Below is an example of a robots.txt file which exludes ONLY our robot from a portion or all of your site.

#This is an example robots.txt file
User-agent: TurnitinBot
Disallow: /hide/     #Will disallow any url starting with /hide/

#This is an example robots.txt file
User-agent: TurnitinBot
Disallow: /            #Will disallow all urls on your site

Q: What IP Address does TurnitinBot come from?
Turnitin use a number of different crawlers and content indexing systems, all of which share the Agent Name "TurnitinBot", and originate from one of a number of static IP addresses - which our system might randomly assign to the crawler/indexer at any given time. The two main use cases are listed below.

Content Partner organisations/Crossref Members:
If you are a Crossref member using the Crossref Similarity Check (powered by iThenticate) service, then as per the Terms of the Service, you are obliged to make at least 90% of your DOI-assigned content available to Turnitin for indexing in our database; to protect this content from potential plagiarism and to allow all users to compare against your content, when using the Turnitin or iThenticate services. To facilitate this, you must deposit 'as_crawled' (full-text) URLs in your Crossref metadata, and allow access to these URLs to requests from the following Turnitin IP ranges:
199.47.87.132 to 199.47.87.135; 199.47.82.0 to 199.47.82.15

Similarly, for Content Partner organisations providing their metadata (including full-text URLs) to Turnitin over FTP, to allow Turnitin to crawl this content; these IP addresses and the Agent Name "Turnitin" and "TurnitinBot" should be given access to facilitate the indexing of this content.

General Webcrawl:
Turnitin also crawls publicly accessible content off the internet from newsites, blogs, academic websites, Open-Access repositories etc., as these sites could be the target of students/authors wanting to plagiarise content, and it is in the interests of the content owners and the users of our service for us to be able to compare against content hosted by these sites. In this instance, you may see our general webcrawler accessing your website from the following IP addresses:
199.47.80.0 to 199.47.87.255; 199.47.82.16 to 199.47.82.31

Please note, Crossref Members/Content Partners may also see activity from Turnitin's general webcrawler on their websites; if this causes any inconvenience or slowdown in traffic, this can be handled via robots.txt restrictions or by blocking just the latter IP range (199.47.80.0 to 199.47.87.131 and 199.47.87.136 to 199.47.87.255).

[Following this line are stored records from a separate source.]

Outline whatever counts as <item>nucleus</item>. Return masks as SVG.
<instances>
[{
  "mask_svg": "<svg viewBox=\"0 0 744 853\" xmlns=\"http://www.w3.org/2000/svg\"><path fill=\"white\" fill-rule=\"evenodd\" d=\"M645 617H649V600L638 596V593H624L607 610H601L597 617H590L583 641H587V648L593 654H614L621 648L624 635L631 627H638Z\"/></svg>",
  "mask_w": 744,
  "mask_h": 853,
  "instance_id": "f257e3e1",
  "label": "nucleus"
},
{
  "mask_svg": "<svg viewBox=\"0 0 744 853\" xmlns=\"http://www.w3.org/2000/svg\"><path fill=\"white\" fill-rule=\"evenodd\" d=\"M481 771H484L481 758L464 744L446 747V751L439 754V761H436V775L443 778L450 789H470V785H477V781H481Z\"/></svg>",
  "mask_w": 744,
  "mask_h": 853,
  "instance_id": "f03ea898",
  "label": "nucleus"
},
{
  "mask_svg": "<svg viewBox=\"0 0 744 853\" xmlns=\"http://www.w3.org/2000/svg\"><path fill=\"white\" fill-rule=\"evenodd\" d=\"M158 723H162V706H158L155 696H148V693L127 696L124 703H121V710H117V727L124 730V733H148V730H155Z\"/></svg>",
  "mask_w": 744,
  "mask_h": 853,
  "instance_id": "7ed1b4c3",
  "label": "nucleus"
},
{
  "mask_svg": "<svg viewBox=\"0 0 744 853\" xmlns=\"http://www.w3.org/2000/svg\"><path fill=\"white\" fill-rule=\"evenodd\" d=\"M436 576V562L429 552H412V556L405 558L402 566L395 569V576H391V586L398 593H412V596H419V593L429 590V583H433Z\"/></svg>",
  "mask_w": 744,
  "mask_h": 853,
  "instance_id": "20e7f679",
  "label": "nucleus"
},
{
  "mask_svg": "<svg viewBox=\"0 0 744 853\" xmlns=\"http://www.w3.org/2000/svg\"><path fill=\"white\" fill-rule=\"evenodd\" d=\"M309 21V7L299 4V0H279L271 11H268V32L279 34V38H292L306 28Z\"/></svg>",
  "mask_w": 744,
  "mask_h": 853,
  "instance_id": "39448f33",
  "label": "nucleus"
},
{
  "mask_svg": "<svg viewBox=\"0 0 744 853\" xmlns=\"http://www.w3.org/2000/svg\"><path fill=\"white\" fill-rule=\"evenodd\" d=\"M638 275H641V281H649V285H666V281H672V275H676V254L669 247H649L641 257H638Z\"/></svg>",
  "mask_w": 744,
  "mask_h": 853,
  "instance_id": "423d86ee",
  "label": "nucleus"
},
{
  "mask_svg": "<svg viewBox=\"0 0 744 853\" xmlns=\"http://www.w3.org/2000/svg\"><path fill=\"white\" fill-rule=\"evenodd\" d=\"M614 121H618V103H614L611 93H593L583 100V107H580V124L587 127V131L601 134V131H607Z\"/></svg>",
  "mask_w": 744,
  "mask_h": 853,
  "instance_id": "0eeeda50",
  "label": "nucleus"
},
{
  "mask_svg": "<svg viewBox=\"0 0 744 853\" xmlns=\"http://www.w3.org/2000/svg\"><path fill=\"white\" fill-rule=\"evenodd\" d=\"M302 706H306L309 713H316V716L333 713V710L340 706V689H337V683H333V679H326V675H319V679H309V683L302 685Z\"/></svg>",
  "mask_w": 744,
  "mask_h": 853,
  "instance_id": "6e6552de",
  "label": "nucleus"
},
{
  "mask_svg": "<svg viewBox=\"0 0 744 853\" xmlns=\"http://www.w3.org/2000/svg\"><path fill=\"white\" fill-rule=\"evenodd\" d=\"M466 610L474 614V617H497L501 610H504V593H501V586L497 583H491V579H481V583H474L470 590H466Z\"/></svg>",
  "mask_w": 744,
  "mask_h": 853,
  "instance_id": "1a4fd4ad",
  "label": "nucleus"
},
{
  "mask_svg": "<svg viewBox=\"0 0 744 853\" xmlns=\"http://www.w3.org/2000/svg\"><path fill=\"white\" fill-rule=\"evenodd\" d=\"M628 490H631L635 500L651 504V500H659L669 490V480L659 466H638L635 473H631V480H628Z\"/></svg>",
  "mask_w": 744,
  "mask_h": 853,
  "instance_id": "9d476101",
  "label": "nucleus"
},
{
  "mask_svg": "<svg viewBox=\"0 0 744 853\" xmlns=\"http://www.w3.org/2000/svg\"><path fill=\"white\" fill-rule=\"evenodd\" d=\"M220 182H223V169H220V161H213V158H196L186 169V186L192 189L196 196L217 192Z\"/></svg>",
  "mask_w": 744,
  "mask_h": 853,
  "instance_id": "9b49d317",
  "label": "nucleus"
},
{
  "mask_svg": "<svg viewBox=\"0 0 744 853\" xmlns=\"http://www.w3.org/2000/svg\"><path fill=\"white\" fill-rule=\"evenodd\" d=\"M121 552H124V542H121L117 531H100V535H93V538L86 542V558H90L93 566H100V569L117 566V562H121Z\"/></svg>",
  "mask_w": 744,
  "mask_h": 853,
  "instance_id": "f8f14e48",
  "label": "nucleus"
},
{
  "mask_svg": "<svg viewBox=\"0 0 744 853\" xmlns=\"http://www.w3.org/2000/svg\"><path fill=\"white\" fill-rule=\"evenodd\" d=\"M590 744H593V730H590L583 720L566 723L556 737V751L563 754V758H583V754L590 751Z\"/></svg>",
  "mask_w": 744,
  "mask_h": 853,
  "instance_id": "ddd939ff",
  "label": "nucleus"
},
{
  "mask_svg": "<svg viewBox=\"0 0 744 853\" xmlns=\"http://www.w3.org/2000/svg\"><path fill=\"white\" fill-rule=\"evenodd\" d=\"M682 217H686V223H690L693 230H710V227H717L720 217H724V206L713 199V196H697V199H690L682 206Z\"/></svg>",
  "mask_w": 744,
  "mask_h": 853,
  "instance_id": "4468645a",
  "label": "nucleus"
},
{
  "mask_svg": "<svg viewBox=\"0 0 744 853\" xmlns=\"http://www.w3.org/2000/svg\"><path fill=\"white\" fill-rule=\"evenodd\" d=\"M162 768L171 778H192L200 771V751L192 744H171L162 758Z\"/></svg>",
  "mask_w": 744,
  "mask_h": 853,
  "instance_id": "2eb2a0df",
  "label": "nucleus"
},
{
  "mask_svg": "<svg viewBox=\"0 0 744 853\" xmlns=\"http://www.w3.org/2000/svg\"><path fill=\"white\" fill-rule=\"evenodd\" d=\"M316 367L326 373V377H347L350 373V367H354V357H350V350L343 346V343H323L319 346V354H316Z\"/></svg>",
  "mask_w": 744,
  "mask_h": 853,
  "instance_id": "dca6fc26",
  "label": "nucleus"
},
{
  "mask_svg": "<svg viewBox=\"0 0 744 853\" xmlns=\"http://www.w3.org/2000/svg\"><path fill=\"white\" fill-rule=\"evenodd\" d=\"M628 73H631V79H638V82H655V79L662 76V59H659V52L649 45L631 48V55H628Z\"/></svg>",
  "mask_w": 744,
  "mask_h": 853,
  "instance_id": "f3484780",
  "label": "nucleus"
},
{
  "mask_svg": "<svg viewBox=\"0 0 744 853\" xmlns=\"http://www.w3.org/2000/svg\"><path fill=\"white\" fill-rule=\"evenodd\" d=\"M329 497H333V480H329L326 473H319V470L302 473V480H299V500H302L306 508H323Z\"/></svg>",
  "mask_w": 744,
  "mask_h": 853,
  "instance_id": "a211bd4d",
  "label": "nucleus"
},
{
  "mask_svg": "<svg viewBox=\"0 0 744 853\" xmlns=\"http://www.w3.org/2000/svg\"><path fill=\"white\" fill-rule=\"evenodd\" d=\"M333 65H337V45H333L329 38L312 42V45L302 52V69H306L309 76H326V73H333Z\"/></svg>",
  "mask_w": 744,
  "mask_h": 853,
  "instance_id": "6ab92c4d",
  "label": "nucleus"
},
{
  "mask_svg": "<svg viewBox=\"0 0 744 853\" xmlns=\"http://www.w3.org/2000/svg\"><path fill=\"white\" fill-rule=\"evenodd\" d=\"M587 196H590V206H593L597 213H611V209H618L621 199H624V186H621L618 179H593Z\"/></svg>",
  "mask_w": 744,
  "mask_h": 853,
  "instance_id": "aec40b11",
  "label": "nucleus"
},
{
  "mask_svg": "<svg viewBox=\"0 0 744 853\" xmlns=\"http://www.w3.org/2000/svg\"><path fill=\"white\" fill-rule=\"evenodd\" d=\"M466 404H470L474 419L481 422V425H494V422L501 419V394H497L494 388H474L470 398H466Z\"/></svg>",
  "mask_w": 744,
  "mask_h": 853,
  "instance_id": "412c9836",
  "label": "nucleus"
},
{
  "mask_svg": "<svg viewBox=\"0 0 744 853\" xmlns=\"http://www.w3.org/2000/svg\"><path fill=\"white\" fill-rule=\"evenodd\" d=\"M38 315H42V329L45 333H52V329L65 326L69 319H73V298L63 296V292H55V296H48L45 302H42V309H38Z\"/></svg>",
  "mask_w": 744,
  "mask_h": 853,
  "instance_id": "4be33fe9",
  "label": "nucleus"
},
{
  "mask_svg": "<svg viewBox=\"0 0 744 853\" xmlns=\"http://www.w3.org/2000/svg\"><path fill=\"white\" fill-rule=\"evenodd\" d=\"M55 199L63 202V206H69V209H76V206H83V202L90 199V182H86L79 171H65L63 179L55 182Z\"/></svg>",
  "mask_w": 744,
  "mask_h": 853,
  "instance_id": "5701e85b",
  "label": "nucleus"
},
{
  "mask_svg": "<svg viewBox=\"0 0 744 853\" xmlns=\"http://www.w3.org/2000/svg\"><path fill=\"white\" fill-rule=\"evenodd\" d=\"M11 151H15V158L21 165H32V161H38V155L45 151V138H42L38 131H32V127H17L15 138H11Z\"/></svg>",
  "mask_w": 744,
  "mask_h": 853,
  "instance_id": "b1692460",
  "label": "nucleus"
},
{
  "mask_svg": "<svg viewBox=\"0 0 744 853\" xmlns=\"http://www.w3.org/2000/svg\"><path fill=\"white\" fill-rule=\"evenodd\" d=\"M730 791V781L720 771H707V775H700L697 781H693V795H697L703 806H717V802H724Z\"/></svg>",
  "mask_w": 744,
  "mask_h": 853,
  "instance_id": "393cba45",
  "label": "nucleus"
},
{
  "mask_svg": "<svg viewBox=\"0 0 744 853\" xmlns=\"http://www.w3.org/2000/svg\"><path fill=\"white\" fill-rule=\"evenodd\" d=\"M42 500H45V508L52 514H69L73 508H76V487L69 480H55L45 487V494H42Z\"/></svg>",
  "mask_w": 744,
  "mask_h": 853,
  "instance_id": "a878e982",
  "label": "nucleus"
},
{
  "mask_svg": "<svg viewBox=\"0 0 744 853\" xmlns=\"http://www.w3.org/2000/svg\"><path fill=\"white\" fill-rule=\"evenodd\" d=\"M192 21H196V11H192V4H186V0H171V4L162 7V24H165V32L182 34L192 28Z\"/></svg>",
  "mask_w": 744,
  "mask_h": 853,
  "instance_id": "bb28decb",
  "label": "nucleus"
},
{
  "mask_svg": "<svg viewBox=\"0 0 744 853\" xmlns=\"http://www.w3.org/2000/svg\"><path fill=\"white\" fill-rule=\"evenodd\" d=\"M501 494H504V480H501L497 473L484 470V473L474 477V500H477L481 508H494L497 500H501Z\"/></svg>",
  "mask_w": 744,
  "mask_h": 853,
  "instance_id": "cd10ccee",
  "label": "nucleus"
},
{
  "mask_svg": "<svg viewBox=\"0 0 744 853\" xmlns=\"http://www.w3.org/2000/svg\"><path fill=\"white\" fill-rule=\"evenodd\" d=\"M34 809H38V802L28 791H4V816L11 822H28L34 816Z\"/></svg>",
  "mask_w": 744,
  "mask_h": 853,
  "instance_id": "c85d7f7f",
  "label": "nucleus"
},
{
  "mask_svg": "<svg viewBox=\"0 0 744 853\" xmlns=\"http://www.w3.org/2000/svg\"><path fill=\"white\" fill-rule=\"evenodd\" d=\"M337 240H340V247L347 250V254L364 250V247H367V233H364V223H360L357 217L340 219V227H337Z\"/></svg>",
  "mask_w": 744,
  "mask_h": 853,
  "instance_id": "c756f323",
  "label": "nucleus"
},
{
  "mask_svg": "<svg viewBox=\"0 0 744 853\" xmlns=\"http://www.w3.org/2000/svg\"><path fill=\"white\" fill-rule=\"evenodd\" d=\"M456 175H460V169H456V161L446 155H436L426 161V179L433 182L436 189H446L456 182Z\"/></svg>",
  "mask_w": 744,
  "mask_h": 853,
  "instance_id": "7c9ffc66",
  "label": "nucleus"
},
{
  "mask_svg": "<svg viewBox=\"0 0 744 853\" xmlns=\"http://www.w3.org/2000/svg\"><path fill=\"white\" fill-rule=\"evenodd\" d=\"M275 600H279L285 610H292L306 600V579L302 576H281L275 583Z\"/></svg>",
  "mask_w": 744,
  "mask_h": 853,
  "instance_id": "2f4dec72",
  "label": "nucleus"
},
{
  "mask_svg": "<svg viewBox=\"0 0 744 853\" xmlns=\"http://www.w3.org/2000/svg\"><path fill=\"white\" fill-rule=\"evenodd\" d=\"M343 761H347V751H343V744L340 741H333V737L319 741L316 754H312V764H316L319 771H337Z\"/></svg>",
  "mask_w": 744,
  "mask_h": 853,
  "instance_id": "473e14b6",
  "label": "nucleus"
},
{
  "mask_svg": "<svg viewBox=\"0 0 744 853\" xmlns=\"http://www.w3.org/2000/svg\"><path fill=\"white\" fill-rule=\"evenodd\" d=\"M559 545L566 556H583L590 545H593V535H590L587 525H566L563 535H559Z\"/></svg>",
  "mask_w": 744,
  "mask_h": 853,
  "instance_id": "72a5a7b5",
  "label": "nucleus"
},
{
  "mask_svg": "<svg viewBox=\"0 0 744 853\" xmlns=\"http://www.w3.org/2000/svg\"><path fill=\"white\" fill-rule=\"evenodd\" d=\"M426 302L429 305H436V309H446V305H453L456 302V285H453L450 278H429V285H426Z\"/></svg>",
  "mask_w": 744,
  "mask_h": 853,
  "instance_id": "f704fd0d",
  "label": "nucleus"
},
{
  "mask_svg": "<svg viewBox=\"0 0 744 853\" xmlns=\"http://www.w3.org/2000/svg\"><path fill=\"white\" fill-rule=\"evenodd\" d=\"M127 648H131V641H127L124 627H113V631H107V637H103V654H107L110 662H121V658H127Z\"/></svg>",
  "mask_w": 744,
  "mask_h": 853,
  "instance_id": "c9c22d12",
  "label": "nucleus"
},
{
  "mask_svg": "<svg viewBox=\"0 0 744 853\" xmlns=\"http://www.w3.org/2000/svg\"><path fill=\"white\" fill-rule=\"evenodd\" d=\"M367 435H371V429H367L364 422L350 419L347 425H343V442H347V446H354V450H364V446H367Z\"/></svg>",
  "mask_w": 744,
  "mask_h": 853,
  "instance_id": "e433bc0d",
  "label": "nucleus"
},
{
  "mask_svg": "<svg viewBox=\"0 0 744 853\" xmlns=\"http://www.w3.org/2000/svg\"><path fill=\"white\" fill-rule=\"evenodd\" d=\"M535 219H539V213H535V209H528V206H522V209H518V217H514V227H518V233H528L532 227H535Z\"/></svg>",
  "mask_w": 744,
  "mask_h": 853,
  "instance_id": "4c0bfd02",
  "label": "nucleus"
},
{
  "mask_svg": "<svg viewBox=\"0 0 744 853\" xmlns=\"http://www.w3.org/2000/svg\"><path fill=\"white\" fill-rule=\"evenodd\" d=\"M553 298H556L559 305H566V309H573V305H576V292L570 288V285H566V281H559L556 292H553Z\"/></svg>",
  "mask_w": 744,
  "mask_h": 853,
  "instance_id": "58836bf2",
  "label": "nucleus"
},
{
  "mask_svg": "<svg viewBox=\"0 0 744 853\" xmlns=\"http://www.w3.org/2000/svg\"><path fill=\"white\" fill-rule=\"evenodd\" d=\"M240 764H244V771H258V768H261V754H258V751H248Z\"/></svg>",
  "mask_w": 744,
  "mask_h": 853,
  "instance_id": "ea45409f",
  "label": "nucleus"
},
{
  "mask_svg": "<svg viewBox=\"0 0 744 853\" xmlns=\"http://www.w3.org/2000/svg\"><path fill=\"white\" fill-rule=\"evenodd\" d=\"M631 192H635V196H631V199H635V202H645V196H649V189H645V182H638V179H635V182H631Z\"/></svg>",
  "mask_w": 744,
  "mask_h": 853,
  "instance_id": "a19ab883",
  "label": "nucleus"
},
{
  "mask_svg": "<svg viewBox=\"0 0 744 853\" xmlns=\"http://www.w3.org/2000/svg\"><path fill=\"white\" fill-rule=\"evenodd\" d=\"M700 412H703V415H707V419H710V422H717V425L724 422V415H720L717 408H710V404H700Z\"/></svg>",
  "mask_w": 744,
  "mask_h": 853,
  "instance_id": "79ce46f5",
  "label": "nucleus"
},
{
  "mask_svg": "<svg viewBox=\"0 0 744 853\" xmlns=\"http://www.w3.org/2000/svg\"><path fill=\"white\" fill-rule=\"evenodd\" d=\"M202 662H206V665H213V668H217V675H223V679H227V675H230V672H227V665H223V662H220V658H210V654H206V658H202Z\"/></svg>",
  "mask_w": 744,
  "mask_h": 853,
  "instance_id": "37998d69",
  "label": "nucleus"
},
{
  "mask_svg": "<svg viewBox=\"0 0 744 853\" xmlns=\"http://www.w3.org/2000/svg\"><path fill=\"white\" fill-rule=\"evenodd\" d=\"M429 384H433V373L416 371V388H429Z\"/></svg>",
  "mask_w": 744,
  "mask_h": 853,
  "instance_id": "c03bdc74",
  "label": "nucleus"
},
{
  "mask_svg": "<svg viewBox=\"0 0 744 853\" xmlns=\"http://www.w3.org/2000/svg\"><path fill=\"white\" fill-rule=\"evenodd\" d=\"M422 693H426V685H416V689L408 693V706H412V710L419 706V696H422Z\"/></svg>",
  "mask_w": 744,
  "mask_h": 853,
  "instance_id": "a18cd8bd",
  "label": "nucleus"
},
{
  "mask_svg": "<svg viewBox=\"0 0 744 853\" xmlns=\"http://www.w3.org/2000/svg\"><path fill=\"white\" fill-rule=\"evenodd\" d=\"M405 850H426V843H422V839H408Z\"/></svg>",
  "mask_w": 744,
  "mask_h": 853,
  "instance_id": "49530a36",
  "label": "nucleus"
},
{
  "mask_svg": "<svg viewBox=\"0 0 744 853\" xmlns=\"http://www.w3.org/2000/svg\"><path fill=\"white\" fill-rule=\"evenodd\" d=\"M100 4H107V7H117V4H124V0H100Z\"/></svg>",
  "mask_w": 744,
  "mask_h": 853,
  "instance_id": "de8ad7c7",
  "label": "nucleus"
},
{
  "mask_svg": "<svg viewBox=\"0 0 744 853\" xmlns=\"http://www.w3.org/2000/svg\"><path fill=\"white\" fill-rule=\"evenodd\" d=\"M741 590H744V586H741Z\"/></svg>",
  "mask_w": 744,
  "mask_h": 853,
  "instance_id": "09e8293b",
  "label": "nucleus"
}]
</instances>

Q: Why is TurnitinBot crawling pages that do not exist on my site (404 errors)?
There are two explanations for this. Either your site or another site has a link to your site which is incorrect, i.e. the page doesn't exist. Not knowing better we tried to follow this link generating a 404 error on your server. The other possibility is that TurnitinBot improperly parsed a link from a page.
Q: How can I contact you to report a problem?
If you still have questions or want to speak with us about our crawler's behavior you can contact us at crawler@turnitin.com. If you could please provide us with the following information it would help us determine what occurred when our crawler visited your site.

* A description of your question or problem.
* The IP address of the server which our crawler visited.
* The approximate time and date of the visit.
* A means to contact you if not by email.
* Entries from your server log(s) that pertain to our visit. In particular,the URLS we visited which triggered the problem.